Cross post from the ansible list, to see if anyone here has any clue
Ansible 2.0.0.2 Control host: Ubuntu 14.04 Controlled host: CentOS 6
So, I've been trying to set up FreeIPA on my CentOS. I was getting really frustrated because right after ipa-server-install completed successfully, and I ran /etc/init.d/ipa start, subsequent commands failed. I finally realized that dirsrv (389 LDAP server) was stopping soon after starting.
Thinking there was something odd in the ipa startup, I started IPA, slept for 30 seconds, and then tried to start dirsrv. That reported that dirsrv was already running...but then it shut down right away. Logging in to the machine and starting dirsrv was fine. Starting dirsrv via
ssh <host> "/etc/init.d/dirsrv start"
also worked.
So, I put this in my Ansible command:
shell: /etc/init.d/dirsrv start && sleep 30
The logs show dirsrv start. And stay started. As soon as that sleep 30 expires, however, and ansible "hangs up" the server immediately shuts down. Same if I try:
command: /etc/init.d/dirsrv start && sleep 30
Same problem if I wrap the thing in a "script:" command.
WHAT would be killing a daemon, started by an init.d script, to shut down (cleanly, no less) when ansible is done with the command and disconnects. And the command to start IPA (or just the server, in the case of chasing down the bug) is followed by other ansible commands for that host, so it's not like ansible is done with the host when it "hangs up" after the given command.
I am at my wits end. Does anyone have any ideas how to fix or work around it? I even tried wrapping the init.d/ipa start in a
screen -d -m
session, but that shuts down right away.
Interestingly enough, if I put this in a script:
#!/bin/bash
screen -d -m /etc/init.d/ipa start /etc/init.d/ipa start sleep 30
And then pass that to the "screen background" process, even though it has gone into the background, Ansible won't continue until the script ends and the screen session terminates...but the dirsrv does stop right away!

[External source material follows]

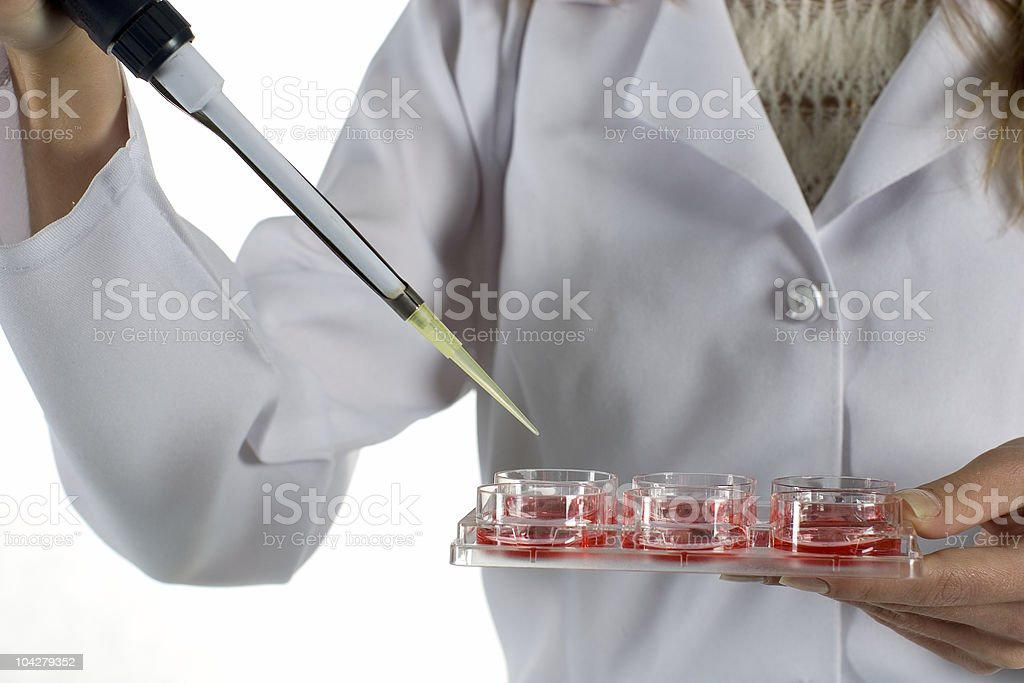 chemical experiment in laboratory royalty-free stock photo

So, something truly weird is going on here. Clearly a bug on the dirsrv side, but a really weird interaction with ansible and its ssh sessions.
Ideas would be greatly appreciated!
j
On 02/11/2016 10:44 AM, Joshua J. Kugler wrote:
Cross post from the ansible list, to see if anyone here has any clue
Ansible 2.0.0.2 Control host: Ubuntu 14.04 Controlled host: CentOS 6
So, I've been trying to set up FreeIPA on my CentOS. I was getting really frustrated because right after ipa-server-install completed successfully, and I ran /etc/init.d/ipa start, subsequent commands failed. I finally realized that dirsrv (389 LDAP server) was stopping soon after starting.
Joshua,
Can you post the Directory Server's errors log: /var/log/dirsrv/slapd-INSTANCE/errors
Also the version of the Directory Server: rpm -qa | grep 389-ds-base
If you see in the Directory Server's errors log: "Detected Disorderly Shutdown" then the server is crashing. To further troubleshoot the crash(if there is one) please follow:
http://www.port389.org/docs/389ds/FAQ/faq.html#sts=Debugging%C2%A0Crashes
Then reproduce the crash, and post some stacktraces from the core file to this list.
Thanks, Mark
Thinking there was something odd in the ipa startup, I started IPA, slept for 30 seconds, and then tried to start dirsrv. That reported that dirsrv was already running...but then it shut down right away. Logging in to the machine and starting dirsrv was fine. Starting dirsrv via
ssh <host> "/etc/init.d/dirsrv start"
also worked.
So, I put this in my Ansible command:
shell: /etc/init.d/dirsrv start && sleep 30
The logs show dirsrv start. And stay started. As soon as that sleep 30 expires, however, and ansible "hangs up" the server immediately shuts down. Same if I try:
command: /etc/init.d/dirsrv start && sleep 30
Same problem if I wrap the thing in a "script:" command.
WHAT would be killing a daemon, started by an init.d script, to shut down (cleanly, no less) when ansible is done with the command and disconnects. And the command to start IPA (or just the server, in the case of chasing down the bug) is followed by other ansible commands for that host, so it's not like ansible is done with the host when it "hangs up" after the given command.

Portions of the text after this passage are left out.